Taking tea and snack to the dining room table, she sat facing the window and watched the rain on the street. Think about someone you love; the note had said. There were so many people! Her husband, obviously, her parents, her local friends. But afternoon tea with Emi had become a ritual in college that continued through their grad school days.

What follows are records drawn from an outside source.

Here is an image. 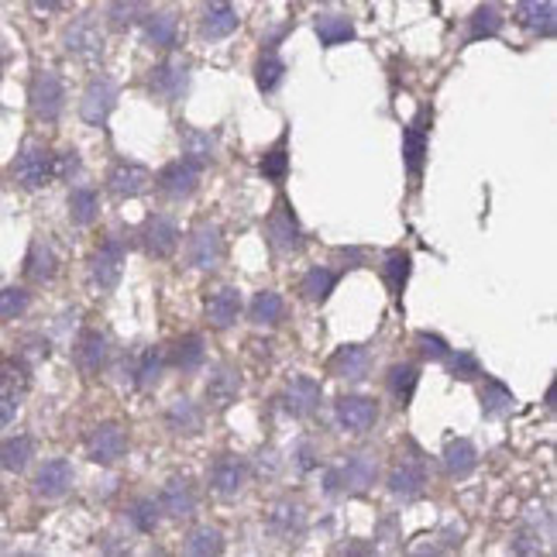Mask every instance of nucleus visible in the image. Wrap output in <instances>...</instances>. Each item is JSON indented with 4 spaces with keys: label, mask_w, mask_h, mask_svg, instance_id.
<instances>
[{
    "label": "nucleus",
    "mask_w": 557,
    "mask_h": 557,
    "mask_svg": "<svg viewBox=\"0 0 557 557\" xmlns=\"http://www.w3.org/2000/svg\"><path fill=\"white\" fill-rule=\"evenodd\" d=\"M372 369V355L361 348V345H345L334 358H331V372L337 379H348V382H361Z\"/></svg>",
    "instance_id": "f3484780"
},
{
    "label": "nucleus",
    "mask_w": 557,
    "mask_h": 557,
    "mask_svg": "<svg viewBox=\"0 0 557 557\" xmlns=\"http://www.w3.org/2000/svg\"><path fill=\"white\" fill-rule=\"evenodd\" d=\"M475 447H471L468 441H451L444 447V465H447V471L451 475H458V479H465L471 468H475Z\"/></svg>",
    "instance_id": "473e14b6"
},
{
    "label": "nucleus",
    "mask_w": 557,
    "mask_h": 557,
    "mask_svg": "<svg viewBox=\"0 0 557 557\" xmlns=\"http://www.w3.org/2000/svg\"><path fill=\"white\" fill-rule=\"evenodd\" d=\"M317 403H320V385L310 375H296L286 389V410L293 417H307L317 410Z\"/></svg>",
    "instance_id": "4be33fe9"
},
{
    "label": "nucleus",
    "mask_w": 557,
    "mask_h": 557,
    "mask_svg": "<svg viewBox=\"0 0 557 557\" xmlns=\"http://www.w3.org/2000/svg\"><path fill=\"white\" fill-rule=\"evenodd\" d=\"M70 218L76 224H90L97 218V193L87 189V186H79L70 193Z\"/></svg>",
    "instance_id": "ea45409f"
},
{
    "label": "nucleus",
    "mask_w": 557,
    "mask_h": 557,
    "mask_svg": "<svg viewBox=\"0 0 557 557\" xmlns=\"http://www.w3.org/2000/svg\"><path fill=\"white\" fill-rule=\"evenodd\" d=\"M313 28H317L320 46H341V41L355 38V25L348 17H337V14H320Z\"/></svg>",
    "instance_id": "bb28decb"
},
{
    "label": "nucleus",
    "mask_w": 557,
    "mask_h": 557,
    "mask_svg": "<svg viewBox=\"0 0 557 557\" xmlns=\"http://www.w3.org/2000/svg\"><path fill=\"white\" fill-rule=\"evenodd\" d=\"M159 375H162V355L156 348L141 351V358H138V385H156Z\"/></svg>",
    "instance_id": "8fccbe9b"
},
{
    "label": "nucleus",
    "mask_w": 557,
    "mask_h": 557,
    "mask_svg": "<svg viewBox=\"0 0 557 557\" xmlns=\"http://www.w3.org/2000/svg\"><path fill=\"white\" fill-rule=\"evenodd\" d=\"M176 242H180V231H176V224H173V218H148V224H145V231H141V245H145V251L152 255V259H169L173 255V248H176Z\"/></svg>",
    "instance_id": "f8f14e48"
},
{
    "label": "nucleus",
    "mask_w": 557,
    "mask_h": 557,
    "mask_svg": "<svg viewBox=\"0 0 557 557\" xmlns=\"http://www.w3.org/2000/svg\"><path fill=\"white\" fill-rule=\"evenodd\" d=\"M423 485H426V468H423L420 458H403L393 468V475H389V492L396 499H406V503L417 499L423 492Z\"/></svg>",
    "instance_id": "9b49d317"
},
{
    "label": "nucleus",
    "mask_w": 557,
    "mask_h": 557,
    "mask_svg": "<svg viewBox=\"0 0 557 557\" xmlns=\"http://www.w3.org/2000/svg\"><path fill=\"white\" fill-rule=\"evenodd\" d=\"M269 238L278 251H293V248H299V242H304V234H299V224H296L286 200L278 203L275 213L269 218Z\"/></svg>",
    "instance_id": "a211bd4d"
},
{
    "label": "nucleus",
    "mask_w": 557,
    "mask_h": 557,
    "mask_svg": "<svg viewBox=\"0 0 557 557\" xmlns=\"http://www.w3.org/2000/svg\"><path fill=\"white\" fill-rule=\"evenodd\" d=\"M159 186L162 193H169V197H189V193H197L200 186V162L197 159H180L173 165H165L162 169V176H159Z\"/></svg>",
    "instance_id": "6e6552de"
},
{
    "label": "nucleus",
    "mask_w": 557,
    "mask_h": 557,
    "mask_svg": "<svg viewBox=\"0 0 557 557\" xmlns=\"http://www.w3.org/2000/svg\"><path fill=\"white\" fill-rule=\"evenodd\" d=\"M186 87H189V70L183 62H162V66H156L152 76H148V90L162 97L165 103L180 100L186 94Z\"/></svg>",
    "instance_id": "9d476101"
},
{
    "label": "nucleus",
    "mask_w": 557,
    "mask_h": 557,
    "mask_svg": "<svg viewBox=\"0 0 557 557\" xmlns=\"http://www.w3.org/2000/svg\"><path fill=\"white\" fill-rule=\"evenodd\" d=\"M159 509L169 512V517H176V520L193 517V509H197V496H193L189 482H183V479H173V482H169V485L162 488V496H159Z\"/></svg>",
    "instance_id": "aec40b11"
},
{
    "label": "nucleus",
    "mask_w": 557,
    "mask_h": 557,
    "mask_svg": "<svg viewBox=\"0 0 557 557\" xmlns=\"http://www.w3.org/2000/svg\"><path fill=\"white\" fill-rule=\"evenodd\" d=\"M451 372H455V379H475V375H482V372H479V361L471 358V355L451 358Z\"/></svg>",
    "instance_id": "864d4df0"
},
{
    "label": "nucleus",
    "mask_w": 557,
    "mask_h": 557,
    "mask_svg": "<svg viewBox=\"0 0 557 557\" xmlns=\"http://www.w3.org/2000/svg\"><path fill=\"white\" fill-rule=\"evenodd\" d=\"M32 455H35V444L25 434L0 444V465H4L8 471H21V468L32 461Z\"/></svg>",
    "instance_id": "2f4dec72"
},
{
    "label": "nucleus",
    "mask_w": 557,
    "mask_h": 557,
    "mask_svg": "<svg viewBox=\"0 0 557 557\" xmlns=\"http://www.w3.org/2000/svg\"><path fill=\"white\" fill-rule=\"evenodd\" d=\"M70 485H73V465L62 461V458L41 465V471L35 475V492H38V496H46V499L66 496Z\"/></svg>",
    "instance_id": "dca6fc26"
},
{
    "label": "nucleus",
    "mask_w": 557,
    "mask_h": 557,
    "mask_svg": "<svg viewBox=\"0 0 557 557\" xmlns=\"http://www.w3.org/2000/svg\"><path fill=\"white\" fill-rule=\"evenodd\" d=\"M169 426H173L176 434H197L200 431V410L193 406L189 399H176L169 406Z\"/></svg>",
    "instance_id": "f704fd0d"
},
{
    "label": "nucleus",
    "mask_w": 557,
    "mask_h": 557,
    "mask_svg": "<svg viewBox=\"0 0 557 557\" xmlns=\"http://www.w3.org/2000/svg\"><path fill=\"white\" fill-rule=\"evenodd\" d=\"M121 265H124V248L117 238H107L97 255L90 259V278L97 289H114L121 278Z\"/></svg>",
    "instance_id": "39448f33"
},
{
    "label": "nucleus",
    "mask_w": 557,
    "mask_h": 557,
    "mask_svg": "<svg viewBox=\"0 0 557 557\" xmlns=\"http://www.w3.org/2000/svg\"><path fill=\"white\" fill-rule=\"evenodd\" d=\"M62 100H66V90H62V79L55 73H38L32 83V107L35 117L41 121H55L62 114Z\"/></svg>",
    "instance_id": "20e7f679"
},
{
    "label": "nucleus",
    "mask_w": 557,
    "mask_h": 557,
    "mask_svg": "<svg viewBox=\"0 0 557 557\" xmlns=\"http://www.w3.org/2000/svg\"><path fill=\"white\" fill-rule=\"evenodd\" d=\"M286 169H289V159H286V148L283 145H278L275 152H269L262 159V176H269V180H283Z\"/></svg>",
    "instance_id": "3c124183"
},
{
    "label": "nucleus",
    "mask_w": 557,
    "mask_h": 557,
    "mask_svg": "<svg viewBox=\"0 0 557 557\" xmlns=\"http://www.w3.org/2000/svg\"><path fill=\"white\" fill-rule=\"evenodd\" d=\"M520 21L537 35H554L557 25V0H520Z\"/></svg>",
    "instance_id": "412c9836"
},
{
    "label": "nucleus",
    "mask_w": 557,
    "mask_h": 557,
    "mask_svg": "<svg viewBox=\"0 0 557 557\" xmlns=\"http://www.w3.org/2000/svg\"><path fill=\"white\" fill-rule=\"evenodd\" d=\"M499 28H503V14H499V8L482 4L475 14H471V28H468V38H471V41H479V38H492V35H499Z\"/></svg>",
    "instance_id": "c9c22d12"
},
{
    "label": "nucleus",
    "mask_w": 557,
    "mask_h": 557,
    "mask_svg": "<svg viewBox=\"0 0 557 557\" xmlns=\"http://www.w3.org/2000/svg\"><path fill=\"white\" fill-rule=\"evenodd\" d=\"M28 304H32V296H28L25 289H17V286L0 289V320H14V317H21V313L28 310Z\"/></svg>",
    "instance_id": "49530a36"
},
{
    "label": "nucleus",
    "mask_w": 557,
    "mask_h": 557,
    "mask_svg": "<svg viewBox=\"0 0 557 557\" xmlns=\"http://www.w3.org/2000/svg\"><path fill=\"white\" fill-rule=\"evenodd\" d=\"M334 286H337V272H331V269L317 265L304 275V296L310 299V304H324V299L334 293Z\"/></svg>",
    "instance_id": "7c9ffc66"
},
{
    "label": "nucleus",
    "mask_w": 557,
    "mask_h": 557,
    "mask_svg": "<svg viewBox=\"0 0 557 557\" xmlns=\"http://www.w3.org/2000/svg\"><path fill=\"white\" fill-rule=\"evenodd\" d=\"M221 550H224V537L213 527H200L186 544V554H221Z\"/></svg>",
    "instance_id": "a18cd8bd"
},
{
    "label": "nucleus",
    "mask_w": 557,
    "mask_h": 557,
    "mask_svg": "<svg viewBox=\"0 0 557 557\" xmlns=\"http://www.w3.org/2000/svg\"><path fill=\"white\" fill-rule=\"evenodd\" d=\"M238 313H242V296H238V289H221V293L210 296L207 317H210L213 327H231L234 320H238Z\"/></svg>",
    "instance_id": "b1692460"
},
{
    "label": "nucleus",
    "mask_w": 557,
    "mask_h": 557,
    "mask_svg": "<svg viewBox=\"0 0 557 557\" xmlns=\"http://www.w3.org/2000/svg\"><path fill=\"white\" fill-rule=\"evenodd\" d=\"M173 361H176V369H183V372H197L200 361H203V337L200 334L183 337L176 345V351H173Z\"/></svg>",
    "instance_id": "4c0bfd02"
},
{
    "label": "nucleus",
    "mask_w": 557,
    "mask_h": 557,
    "mask_svg": "<svg viewBox=\"0 0 557 557\" xmlns=\"http://www.w3.org/2000/svg\"><path fill=\"white\" fill-rule=\"evenodd\" d=\"M124 447H127V437L117 423H103L97 426V431L90 434L87 441V451L97 465H114L121 455H124Z\"/></svg>",
    "instance_id": "4468645a"
},
{
    "label": "nucleus",
    "mask_w": 557,
    "mask_h": 557,
    "mask_svg": "<svg viewBox=\"0 0 557 557\" xmlns=\"http://www.w3.org/2000/svg\"><path fill=\"white\" fill-rule=\"evenodd\" d=\"M76 361H79V369L87 372V375H97L103 369V361H107V337L100 331L83 334L79 348H76Z\"/></svg>",
    "instance_id": "393cba45"
},
{
    "label": "nucleus",
    "mask_w": 557,
    "mask_h": 557,
    "mask_svg": "<svg viewBox=\"0 0 557 557\" xmlns=\"http://www.w3.org/2000/svg\"><path fill=\"white\" fill-rule=\"evenodd\" d=\"M482 410L488 417H503L512 410V393L506 389V385L499 382H485V389H482Z\"/></svg>",
    "instance_id": "a19ab883"
},
{
    "label": "nucleus",
    "mask_w": 557,
    "mask_h": 557,
    "mask_svg": "<svg viewBox=\"0 0 557 557\" xmlns=\"http://www.w3.org/2000/svg\"><path fill=\"white\" fill-rule=\"evenodd\" d=\"M334 413H337V423L345 426V431L366 434L379 420V406L372 399H366V396H341L337 406H334Z\"/></svg>",
    "instance_id": "7ed1b4c3"
},
{
    "label": "nucleus",
    "mask_w": 557,
    "mask_h": 557,
    "mask_svg": "<svg viewBox=\"0 0 557 557\" xmlns=\"http://www.w3.org/2000/svg\"><path fill=\"white\" fill-rule=\"evenodd\" d=\"M245 479H248V468L231 455H224L210 471V485L218 496H238V492L245 488Z\"/></svg>",
    "instance_id": "6ab92c4d"
},
{
    "label": "nucleus",
    "mask_w": 557,
    "mask_h": 557,
    "mask_svg": "<svg viewBox=\"0 0 557 557\" xmlns=\"http://www.w3.org/2000/svg\"><path fill=\"white\" fill-rule=\"evenodd\" d=\"M283 313H286L283 296L272 293V289H265V293H259L251 299V320H255V324H278Z\"/></svg>",
    "instance_id": "c756f323"
},
{
    "label": "nucleus",
    "mask_w": 557,
    "mask_h": 557,
    "mask_svg": "<svg viewBox=\"0 0 557 557\" xmlns=\"http://www.w3.org/2000/svg\"><path fill=\"white\" fill-rule=\"evenodd\" d=\"M28 275L38 278V283H46V278L55 275V251L46 242L32 245V251H28Z\"/></svg>",
    "instance_id": "58836bf2"
},
{
    "label": "nucleus",
    "mask_w": 557,
    "mask_h": 557,
    "mask_svg": "<svg viewBox=\"0 0 557 557\" xmlns=\"http://www.w3.org/2000/svg\"><path fill=\"white\" fill-rule=\"evenodd\" d=\"M283 73H286V66H283V59H278L275 52H265L262 59H259V66H255V79H259V87L269 94V90H275L278 83H283Z\"/></svg>",
    "instance_id": "79ce46f5"
},
{
    "label": "nucleus",
    "mask_w": 557,
    "mask_h": 557,
    "mask_svg": "<svg viewBox=\"0 0 557 557\" xmlns=\"http://www.w3.org/2000/svg\"><path fill=\"white\" fill-rule=\"evenodd\" d=\"M417 379H420L417 366H393V369H389V393H393V399H396L399 406H406V403L413 399Z\"/></svg>",
    "instance_id": "72a5a7b5"
},
{
    "label": "nucleus",
    "mask_w": 557,
    "mask_h": 557,
    "mask_svg": "<svg viewBox=\"0 0 557 557\" xmlns=\"http://www.w3.org/2000/svg\"><path fill=\"white\" fill-rule=\"evenodd\" d=\"M180 141H183V156L197 159V162H210L213 152H218V138L207 132H197V127H183Z\"/></svg>",
    "instance_id": "cd10ccee"
},
{
    "label": "nucleus",
    "mask_w": 557,
    "mask_h": 557,
    "mask_svg": "<svg viewBox=\"0 0 557 557\" xmlns=\"http://www.w3.org/2000/svg\"><path fill=\"white\" fill-rule=\"evenodd\" d=\"M269 527L283 541H293V537H299V530H304V509H299L296 503H278L269 512Z\"/></svg>",
    "instance_id": "a878e982"
},
{
    "label": "nucleus",
    "mask_w": 557,
    "mask_h": 557,
    "mask_svg": "<svg viewBox=\"0 0 557 557\" xmlns=\"http://www.w3.org/2000/svg\"><path fill=\"white\" fill-rule=\"evenodd\" d=\"M145 35L152 46L159 49H173L176 46V17L173 14H152L145 25Z\"/></svg>",
    "instance_id": "e433bc0d"
},
{
    "label": "nucleus",
    "mask_w": 557,
    "mask_h": 557,
    "mask_svg": "<svg viewBox=\"0 0 557 557\" xmlns=\"http://www.w3.org/2000/svg\"><path fill=\"white\" fill-rule=\"evenodd\" d=\"M14 176L21 186H28V189H38V186H46L52 176H55V156L49 152V148H25L21 152V159L14 162Z\"/></svg>",
    "instance_id": "f03ea898"
},
{
    "label": "nucleus",
    "mask_w": 557,
    "mask_h": 557,
    "mask_svg": "<svg viewBox=\"0 0 557 557\" xmlns=\"http://www.w3.org/2000/svg\"><path fill=\"white\" fill-rule=\"evenodd\" d=\"M238 389H242V379L234 372H227V369H221L207 382V399L218 406V410H224V406H231V399L238 396Z\"/></svg>",
    "instance_id": "c85d7f7f"
},
{
    "label": "nucleus",
    "mask_w": 557,
    "mask_h": 557,
    "mask_svg": "<svg viewBox=\"0 0 557 557\" xmlns=\"http://www.w3.org/2000/svg\"><path fill=\"white\" fill-rule=\"evenodd\" d=\"M423 152H426V132L423 124H410V132H406V165H410V173L420 176V165H423Z\"/></svg>",
    "instance_id": "37998d69"
},
{
    "label": "nucleus",
    "mask_w": 557,
    "mask_h": 557,
    "mask_svg": "<svg viewBox=\"0 0 557 557\" xmlns=\"http://www.w3.org/2000/svg\"><path fill=\"white\" fill-rule=\"evenodd\" d=\"M186 255H189V265L193 269H213L221 262L224 255V242H221V231L213 224H203L193 231V238L186 245Z\"/></svg>",
    "instance_id": "0eeeda50"
},
{
    "label": "nucleus",
    "mask_w": 557,
    "mask_h": 557,
    "mask_svg": "<svg viewBox=\"0 0 557 557\" xmlns=\"http://www.w3.org/2000/svg\"><path fill=\"white\" fill-rule=\"evenodd\" d=\"M145 14V0H114L111 4V25L114 28H132Z\"/></svg>",
    "instance_id": "09e8293b"
},
{
    "label": "nucleus",
    "mask_w": 557,
    "mask_h": 557,
    "mask_svg": "<svg viewBox=\"0 0 557 557\" xmlns=\"http://www.w3.org/2000/svg\"><path fill=\"white\" fill-rule=\"evenodd\" d=\"M114 103H117V87H114V79L100 76V79H94L90 87H87V97H83L79 114H83V121H90V124H103L107 117H111Z\"/></svg>",
    "instance_id": "1a4fd4ad"
},
{
    "label": "nucleus",
    "mask_w": 557,
    "mask_h": 557,
    "mask_svg": "<svg viewBox=\"0 0 557 557\" xmlns=\"http://www.w3.org/2000/svg\"><path fill=\"white\" fill-rule=\"evenodd\" d=\"M406 278H410V255L393 251L389 259H385V283H389L393 296L406 289Z\"/></svg>",
    "instance_id": "c03bdc74"
},
{
    "label": "nucleus",
    "mask_w": 557,
    "mask_h": 557,
    "mask_svg": "<svg viewBox=\"0 0 557 557\" xmlns=\"http://www.w3.org/2000/svg\"><path fill=\"white\" fill-rule=\"evenodd\" d=\"M375 475H379V461L372 455H351L327 471V492H348V496H358V492H366L375 482Z\"/></svg>",
    "instance_id": "f257e3e1"
},
{
    "label": "nucleus",
    "mask_w": 557,
    "mask_h": 557,
    "mask_svg": "<svg viewBox=\"0 0 557 557\" xmlns=\"http://www.w3.org/2000/svg\"><path fill=\"white\" fill-rule=\"evenodd\" d=\"M107 186H111L114 197H141V193L152 186V173L135 162H117L107 176Z\"/></svg>",
    "instance_id": "2eb2a0df"
},
{
    "label": "nucleus",
    "mask_w": 557,
    "mask_h": 557,
    "mask_svg": "<svg viewBox=\"0 0 557 557\" xmlns=\"http://www.w3.org/2000/svg\"><path fill=\"white\" fill-rule=\"evenodd\" d=\"M238 28V11H234L227 0H213L203 11V35L207 38H227Z\"/></svg>",
    "instance_id": "5701e85b"
},
{
    "label": "nucleus",
    "mask_w": 557,
    "mask_h": 557,
    "mask_svg": "<svg viewBox=\"0 0 557 557\" xmlns=\"http://www.w3.org/2000/svg\"><path fill=\"white\" fill-rule=\"evenodd\" d=\"M127 520H132V527L141 530V533L156 530V523H159V503H152V499H138L132 509H127Z\"/></svg>",
    "instance_id": "de8ad7c7"
},
{
    "label": "nucleus",
    "mask_w": 557,
    "mask_h": 557,
    "mask_svg": "<svg viewBox=\"0 0 557 557\" xmlns=\"http://www.w3.org/2000/svg\"><path fill=\"white\" fill-rule=\"evenodd\" d=\"M25 396V372L11 361H0V426H8Z\"/></svg>",
    "instance_id": "ddd939ff"
},
{
    "label": "nucleus",
    "mask_w": 557,
    "mask_h": 557,
    "mask_svg": "<svg viewBox=\"0 0 557 557\" xmlns=\"http://www.w3.org/2000/svg\"><path fill=\"white\" fill-rule=\"evenodd\" d=\"M59 4H62V0H32L35 11H55Z\"/></svg>",
    "instance_id": "5fc2aeb1"
},
{
    "label": "nucleus",
    "mask_w": 557,
    "mask_h": 557,
    "mask_svg": "<svg viewBox=\"0 0 557 557\" xmlns=\"http://www.w3.org/2000/svg\"><path fill=\"white\" fill-rule=\"evenodd\" d=\"M66 49L76 55V59H83V62H94V59H100L103 55V35H100V28L94 25V17H79V21H73V25L66 28Z\"/></svg>",
    "instance_id": "423d86ee"
},
{
    "label": "nucleus",
    "mask_w": 557,
    "mask_h": 557,
    "mask_svg": "<svg viewBox=\"0 0 557 557\" xmlns=\"http://www.w3.org/2000/svg\"><path fill=\"white\" fill-rule=\"evenodd\" d=\"M417 341H420L423 355H431V358H447V341H444V337L420 331V334H417Z\"/></svg>",
    "instance_id": "603ef678"
}]
</instances>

They’d rented their first apartment together – a horrible sixth-floor walkup with a toilet that whistled for three full minutes after every flush and a clawfoot bathtub that rocked back and forth when you stepped over the side to get in it.

Both sets of their parents had been mortified by the choice, but despite the apartment’s quirks, it was in a safe building in a decent neighborhood, and they had a small balcony that held two chairs and a bistro table they’d found free on the sidewalk.

On days when it wasn’t raining, they’d bring glasses (okay, bottles) of wine out there, and trade their boyfriend woes, complain about classes, share fears about work and life after graduation…

And on days when it was…

That’s when they’d sit in the bay window and drink tea.

Penelope finished the last wedge of apple, the last square of cheese, and the last swallow of the tea.

Then she picked up the phone and punched in the number she knew almost as well as her husband’s.

“Hello?” It was as if ten years had dropped away when she heard that voice.

“Hey, Em? It’s Pen. It’s raining here, and I was just sipping tea, and thinking of you. Do you have a free weekend anytime soon? It’s been too long. We should get together.”